Mapped types in Scala

2020-07-11 08:53发布

问题:

Is there a way to derive a type from an existing one in Scala?

For example, for case class Person(name: String, age: Int) I'd like to get a Product/Tuple of (Option[String], Option[Int]), i.e. a type mapped from an existing one.

There's a feature in Typescript (mapped types) that allows this relatively easily, which is how I started thinking down this path. But I'm not sure how something like this would be done in Scala.

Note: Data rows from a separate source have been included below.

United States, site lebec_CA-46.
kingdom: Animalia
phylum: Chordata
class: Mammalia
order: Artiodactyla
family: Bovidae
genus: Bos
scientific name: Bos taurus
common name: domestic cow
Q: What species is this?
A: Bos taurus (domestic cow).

I feel like the solution involves using shapeless in some way but I'm not sure how to get there.

回答1:

With Shapeless you can define type class

import shapeless.ops.{hlist, product, tuple}
import shapeless.poly.~>
import shapeless.{Generic, HList, Id, the}

trait Partial[A] {
  type Out
}

object Partial {
  type Aux[A, Out0] = Partial[A] { type Out = Out0 }

  object optionPoly extends (Id ~> Option) {
    override def apply[T](t: T): Option[T] = null
  }

//    implicit def mkPartial[A, L <: HList, L1 <: HList](implicit
//      generic: Generic.Aux[A, L],
//      mapper: hlist.Mapper.Aux[optionPoly.type, L, L1],
//      tupler: hlist.Tupler[L1]): Aux[A, tupler.Out] = null

  implicit def mkPartial[A, T](implicit
    toTuple: product.ToTuple.Aux[A, T],
    mapper: tuple.Mapper[T, optionPoly.type],
    ): Aux[A, mapper.Out] = null
}

and use it (the is improved version of implicitly)

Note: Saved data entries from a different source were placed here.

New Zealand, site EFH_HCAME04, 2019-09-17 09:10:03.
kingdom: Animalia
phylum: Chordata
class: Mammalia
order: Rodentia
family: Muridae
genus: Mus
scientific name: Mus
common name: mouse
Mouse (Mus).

case class Person(name: String, age: Int)

// val pp = the[Partial[Person]]
// type PersonPartial = pp.Out

type PersonPartial = the.`Partial[Person]`.Out

implicitly[PersonPartial =:= (Option[String], Option[Int])]


回答2:

I'd suggest parameterize the type as follows:

case class Person[F[_]](name: F[String], age: F[Int])

And then you can derive types you want, like

import cats.Id

type IdPerson = Person[Id]
type OptPerson = Person[Option]

Where cats.Id is simply defined as type Id[A] = A. It is straightforward to write your own, but I suggest using cats' one since it comes with useful typeclass instances.